**GIVEN DATA:**
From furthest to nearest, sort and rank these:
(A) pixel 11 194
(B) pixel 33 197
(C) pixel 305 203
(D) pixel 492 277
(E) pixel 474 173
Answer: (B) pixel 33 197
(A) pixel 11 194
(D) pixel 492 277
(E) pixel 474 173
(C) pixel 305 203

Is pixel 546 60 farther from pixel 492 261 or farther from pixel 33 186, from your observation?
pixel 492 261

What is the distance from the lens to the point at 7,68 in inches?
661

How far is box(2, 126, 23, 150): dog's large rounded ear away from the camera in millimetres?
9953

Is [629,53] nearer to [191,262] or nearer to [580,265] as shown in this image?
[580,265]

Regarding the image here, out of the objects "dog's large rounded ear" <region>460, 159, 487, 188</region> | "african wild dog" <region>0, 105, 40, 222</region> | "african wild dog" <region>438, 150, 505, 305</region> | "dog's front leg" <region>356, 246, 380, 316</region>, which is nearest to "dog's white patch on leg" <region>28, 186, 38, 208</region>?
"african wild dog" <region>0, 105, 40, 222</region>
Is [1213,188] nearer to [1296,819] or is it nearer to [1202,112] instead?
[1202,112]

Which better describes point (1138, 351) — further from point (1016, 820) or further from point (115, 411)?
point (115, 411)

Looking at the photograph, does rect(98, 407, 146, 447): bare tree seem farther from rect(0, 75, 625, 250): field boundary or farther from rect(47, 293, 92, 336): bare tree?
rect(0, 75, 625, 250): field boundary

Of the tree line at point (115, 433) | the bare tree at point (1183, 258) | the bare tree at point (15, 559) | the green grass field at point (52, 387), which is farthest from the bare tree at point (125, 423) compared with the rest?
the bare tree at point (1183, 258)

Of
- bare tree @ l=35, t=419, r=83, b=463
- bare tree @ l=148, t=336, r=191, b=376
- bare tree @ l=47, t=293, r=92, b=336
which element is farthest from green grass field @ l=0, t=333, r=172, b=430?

**THE EXERCISE:**
Reproduce the records word for word, starting at the line that contains "What is the" and ending at the final line of the records.

**WORKED ANSWER:**
What is the distance from the lens to the point at 7,68 in inches?
661

How far is box(2, 126, 23, 150): dog's large rounded ear away from the camera in millimetres?
9953

Is [629,53] nearer to [191,262] or nearer to [580,265] as shown in this image?
[580,265]

Regarding the image here, out of the objects "dog's large rounded ear" <region>460, 159, 487, 188</region> | "african wild dog" <region>0, 105, 40, 222</region> | "african wild dog" <region>438, 150, 505, 305</region> | "dog's front leg" <region>356, 246, 380, 316</region>, which is nearest to "dog's white patch on leg" <region>28, 186, 38, 208</region>?
"african wild dog" <region>0, 105, 40, 222</region>
Is [1213,188] nearer to [1296,819] or is it nearer to [1202,112] instead?
[1202,112]

Which better describes point (1138, 351) — further from point (1016, 820) or further from point (115, 411)?
point (115, 411)

Looking at the photograph, does rect(98, 407, 146, 447): bare tree seem farther from rect(0, 75, 625, 250): field boundary or farther from rect(47, 293, 92, 336): bare tree?
rect(0, 75, 625, 250): field boundary

Of the tree line at point (115, 433) | the bare tree at point (1183, 258) | the bare tree at point (15, 559) | the green grass field at point (52, 387), which is farthest from the bare tree at point (125, 423) compared with the rest?
the bare tree at point (1183, 258)

Of
- bare tree @ l=35, t=419, r=83, b=463
- bare tree @ l=148, t=336, r=191, b=376
- bare tree @ l=47, t=293, r=92, b=336
which element is farthest from green grass field @ l=0, t=333, r=172, b=430?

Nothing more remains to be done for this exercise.